Exercises
[A] Reproduce the stretch of the digital scholarship report from "5.Encourage digital scholarship." through "tenure and promotion." word for word.
[B] Pick up the digital scholarship report after its last sentence and keep writing it.

Page
■ ■ ■ ■ ■

At the campus level, university administrators should go out of their way to ensure that representatives from the social sciences and humanities are at the planning table alongside librarians, scientists, and engineers when issues of cyberinfrastructure are being decided. All too often, humanists and social scientists learn about policy and funding decisions after they are made. By the same token, scholars in the humanities and social sciences must not hesitate to insist on being included in these discussions and decisions.

5.Encourage digital scholarship.

Addressed to: Universities; research libraries; the National Endowment for the Humanities (NEH); the National Endowment for the Arts (NEA); the Institute of Museum and Library Services (IMLS); the National Academies; the National Archives; major private foundations; major scholarly societies; individual leaders in the humanities and social sciences

Implementation: Federal funding agencies and private foundations should establish programs that address workforce issues in digital humanities and social sciences, from short-term workshops to postdoctoral and research fellowships to the cultivation of appropriately trained computer professionals. The ACLS should lead its member organizations in developing uniform policies with respect to digital scholarship in tenure and promotion.

The Commission believes that digital scholarship is the inevitable future of the humanities and social sciences, and that digital literacy is a matter of national competitiveness and a mission that needs to be embraced by universities, libraries, museums, and archives. In order to foster digital research, teaching, and publishing, we recommend specifically that there be

  • fellowship and research leave for digital scholarship and for collaborative research projects in laboratories that take full advantage of cyberinfrastructure;
  • policies for tenure and promotion that recognize and reward digital scholarship and scholarly communication; recognition should be given not only to scholarship that uses the humanities and social science cyberinfrastructure but also to scholarship that contributes to its design, construction, and growth;
  • workshops aimed at introducing scholars and teachers to the methods and possibilities of digital scholarship and giving them the opportunity to develop their own creative ideas in the context of cyberinfrastructure; 11
  • workshops that bring scholars and technologists together around a set of goals and that forge working partnerships with computer scientists and engineers;
  • university support for software, data storage, and technical support for librarians and computer professionals.

We might expect younger colleagues to use new technologies with greater fluency and ease, but with tenure at stake, they will also be more risk- averse. There is a widely shared perception that academic departments in the humanities and social sciences do not adequately reward innovative work in digital form. A handful of recent examples provide exceptions to the norm, but in the most elite universities, traditional scholarly work, in the form of a single-authored, printed book or article published by a university press or scholarly society, is the currency of tenure and promotion; work online or in new media—especially work involving collaboration—is not encouraged. Senior scholars now have both the opportunity and the responsibility to take certain risks, first among which is to condone risk taking in their junior colleagues and their graduate students, making sure that such endeavors are appropriately rewarded.

■ ■ ■ ■ ■

Given data
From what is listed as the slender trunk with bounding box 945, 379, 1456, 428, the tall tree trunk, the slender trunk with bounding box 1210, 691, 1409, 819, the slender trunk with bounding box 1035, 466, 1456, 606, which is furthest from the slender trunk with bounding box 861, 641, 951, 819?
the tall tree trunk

■ ■ ■ ■ ■

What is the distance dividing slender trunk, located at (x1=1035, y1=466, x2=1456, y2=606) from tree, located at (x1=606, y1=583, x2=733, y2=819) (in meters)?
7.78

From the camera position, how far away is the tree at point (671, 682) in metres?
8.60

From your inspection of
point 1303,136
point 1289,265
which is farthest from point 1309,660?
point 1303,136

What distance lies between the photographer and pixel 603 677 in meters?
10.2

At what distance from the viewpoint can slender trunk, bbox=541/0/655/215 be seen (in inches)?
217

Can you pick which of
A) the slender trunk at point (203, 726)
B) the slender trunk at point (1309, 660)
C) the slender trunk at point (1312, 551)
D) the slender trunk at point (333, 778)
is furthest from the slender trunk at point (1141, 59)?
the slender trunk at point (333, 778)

■ ■ ■ ■ ■

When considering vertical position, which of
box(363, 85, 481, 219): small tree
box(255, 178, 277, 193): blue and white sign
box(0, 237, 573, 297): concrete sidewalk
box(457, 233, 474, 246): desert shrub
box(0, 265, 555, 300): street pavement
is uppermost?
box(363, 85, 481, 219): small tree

■ ■ ■ ■ ■

Responses in order
[A]
5.Encourage digital scholarship.

Addressed to: Universities; research libraries; the National Endowment for the Humanities (NEH); the National Endowment for the Arts (NEA); the Institute of Museum and Library Services (IMLS); the National Academies; the National Archives; major private foundations; major scholarly societies; individual leaders in the humanities and social sciences

Implementation: Federal funding agencies and private foundations should establish programs that address workforce issues in digital humanities and social sciences, from short-term workshops to postdoctoral and research fellowships to the cultivation of appropriately trained computer professionals. The ACLS should lead its member organizations in developing uniform policies with respect to digital scholarship in tenure and promotion.

[B]
How will younger scholars in the humanities and social sciences engage these new technologies and methods? Experience demonstrates that some will find a way of their own, but it also suggests that if more than a few are to pioneer new digital pathways, more formal venues and opportunities for training and encouragement are needed. The Commission recommends the creation of brief (one- to three-week) workshops for younger scholars—perhaps located at some of the existing centers in the digital humanities and social sciences and organized in conjunction with scholarly societies—focusing on how to do research, how to present the products of scholarship, and how to teach in the digital era. One model could be the Canadian Social Sciences and Humanities Research Council’s Image, Sound, Text and Technology Institute Program, which provides grants for such workshops. 12A recent workshop on digital scholarship offered only to younger scholars in one very specific domain—the history of science and technology—found itself vastly oversubscribed. 13But we should not neglect training opportunities for midcareer scholars who wish to learn about new tools, resources, and approaches.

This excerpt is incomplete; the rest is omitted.